Random Variable Transformation normal/binomial

Question

I have the following problem I can not solve:

We have two indipendent random Variables given by: $$ X \sim N_{(0,1)} $$ and $$ Y_p \sim B_{(1,p)} $$ Now I want to show, that $Z_p \sim N_{(0,1)}$ $\forall p \in (0,1)$ , with $$ Z_p = (-1)^{Y_p}\cdot X $$ Additionally there is a Hint whoch says, that: $$ \mathbb{P}(A) = \mathbb{P}(A \cap \{ Y_p = 1\}) + \mathbb{P}(A \cap \{ Y_p = 0\}) $$

I know that a transformation is given by: $$ F_Z(z) = \mathbb{P}(Z_p < z) = \mathbb{P}((-1)^{Y_p}\cdot X < z) $$ And this I somehow get my boundarys for the integration. But I cannot figure out how this is done.

Answer 1

I preassume that $X$ and $Y_p$ are independent.

For every Borel measurable $A$: $$\begin{aligned}P\left(Z_{p}\in A\right) & =P\left(Z_{p}\in A\mid Y_{p}=0\right)P\left(Y_{p}=0\right)+P\left(Z_{p}\in A\mid Y_{p}=1\right)P\left(Y_{p}=1\right)\\ & =P\left(X\in A\mid Y_{p}=0\right)\left(1-p\right)+P\left(-X\in A\mid Y_{p}=1\right)p\\ & =P\left(X\in A\right)\left(1-p\right)+P\left(-X\in A\right)p\\ & =P\left(X\in A\right)\left(1-p\right)+P\left(X\in A\right)p\\ & =P\left(X\in A\right) \end{aligned} $$

The third equality rests on independence and the fourth equality rests on the fact that $X$ and $-X$ have the same distribution.

Answer 2

Welcome to MSE! :-)

First note, that if $X \sim \mathrm{N}(0,1)$, that also $-X \sim \mathrm{N}(0,1)$, you can see this when noting, that the probability density function of $\mathrm{N}(0,1)$ is symmetric around $0$. Which to me would be an intuitive explanation of why this statement is true.
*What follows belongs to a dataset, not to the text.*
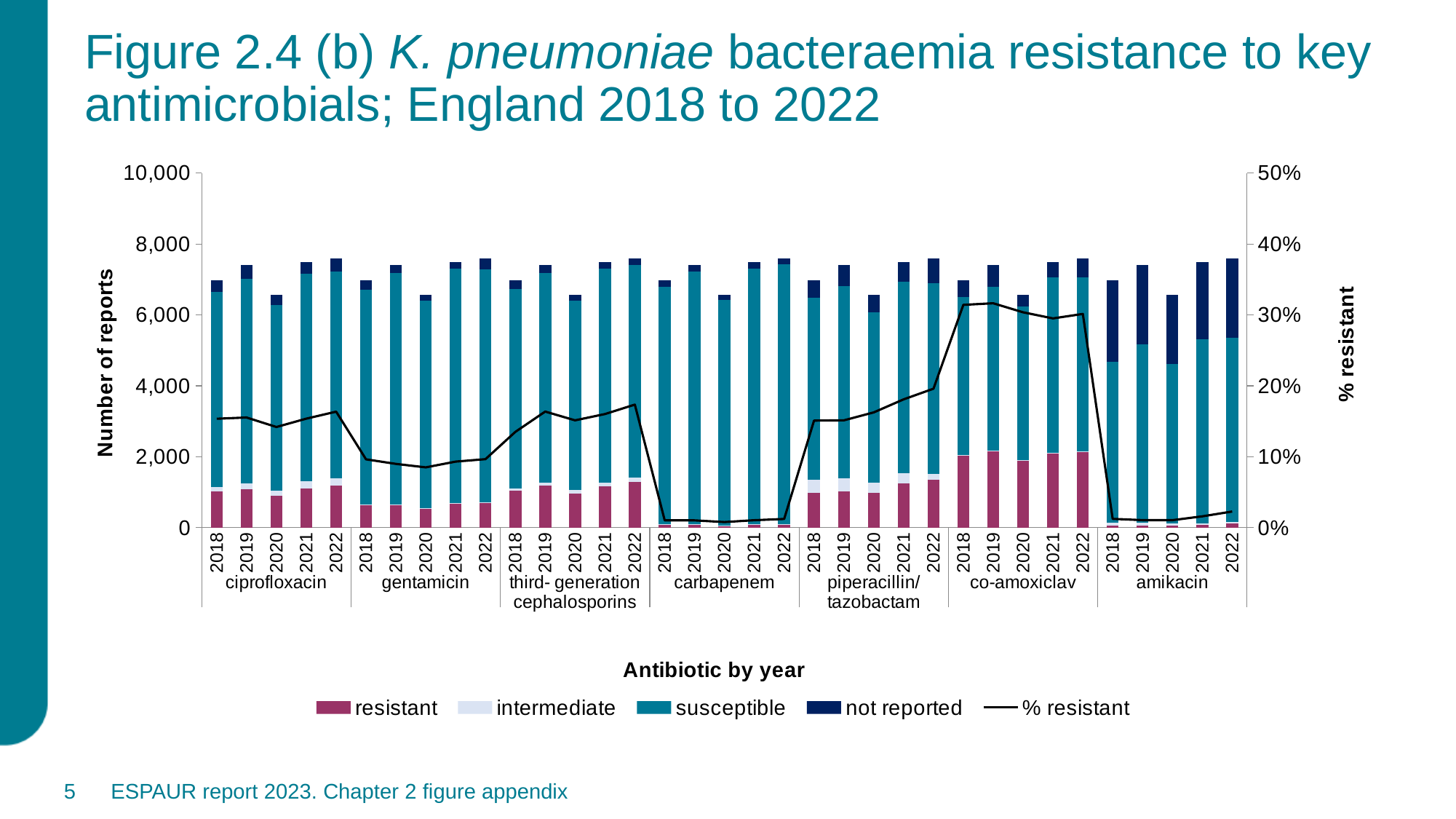
Which is larger: the % resistant for co-amoxiclav in 2022 or for gentamicin in 2022? co-amoxiclav in 2022 How many antibiotic groups are shown along the x axis? 7 How many bars are plotted in total across all antibiotic groups? 35 How many series does the legend list? 5 Is the % resistant value for co-amoxiclav in 2018 greater or less than 20%? greater Is the total number of reports for ciprofloxacin in 2022 greater or less than 6,000? greater Does the % resistant line for piperacillin/tazobactam rise or fall from 2018 to 2022? rise Is the % resistant value for ciprofloxacin in 2018 greater or less than 20%? less What kind of chart is shown on the slide? Stacked bar chart with a line Within the ciprofloxacin group, which year has the lowest total number of reports? 2020 Which antibiotic has the highest % resistant line values? co-amoxiclav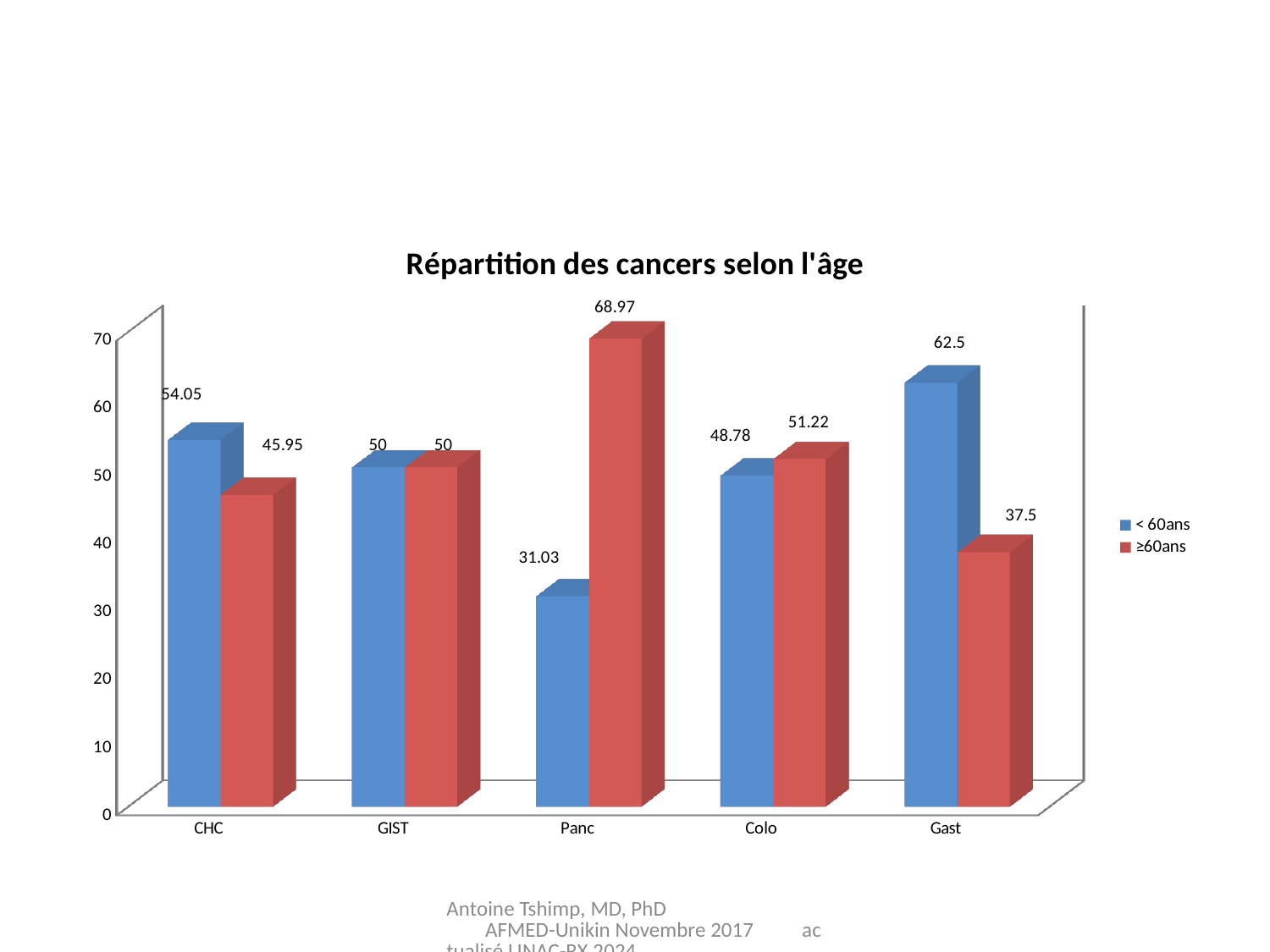
What is the difference between the ≥60ans and < 60ans values for Panc? 37.94 For Gast, which series has the larger value, < 60ans or ≥60ans? < 60ans What is the value for CHC in the ≥60ans series? 45.95 How many categories are shown on the x axis? 5 What is the title of the chart? Répartition des cancers selon l'âge What is the value for Panc in the ≥60ans series? 68.97 How many series does the legend list? 2 What is the value for GIST in the < 60ans series? 50 What kind of chart is shown on the slide? Bar chart Which category has the lowest value in the < 60ans series? Panc What is the value for Gast in the < 60ans series? 62.5 Which category has the highest value in the ≥60ans series? Panc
However, this explanation works only, if $X$ and $Y_p$ are independent, hence I will assume that in the following.

Anyway, let's dig more into detail. Let $A \subseteq \mathbb{R}$ (measurable) and \begin{align*}\mathbb{P}(Z_p \in A) &= \mathbb{P}(\{Z_p \in A\} \cap \{Y_p = 1\}) + \mathbb{P}(\{Z_p \in A\} \cap \{Y_p = 0\}) \\ &= \mathbb{P}(\{-X \in A\} \cap \{Y_p = 1\}) + \mathbb{P}(\{X \in A\} \cap \{Y_p = 0\}).\end{align*} The last statement is true, since we know whether $Z_p = -X$ or $Z_p = X$, if we fix $Y_p$. Since $X$ and $Y_p$ are independent, we obtain \begin{align*}\mathbb{P}(\{-X \in A\} \cap \{Y_p = 1\}) &= p\mathbb{P}(\{-X \in A\}, \\ \mathbb{P}(\{X \in A\} \cap \{Y_p = 0\}) &= (1-p)\mathbb{P}(\{X \in A\}.\end{align*} The symmetry of $\mathrm{N}(0,1)$ implies that $\mathbb{P}(X \in A) = \mathbb{P}(-X \in A)$. Applying that first displayed formula, we obtain $$\mathbb{P}(Z_p \in A) = (p + 1 -p)\mathbb{P}(X \in A) = \mathbb{P}(X \in A) = \mathrm{N}(0,1)(A).$$ Hence, $Z_p \sim \mathrm{N}(0,1)$.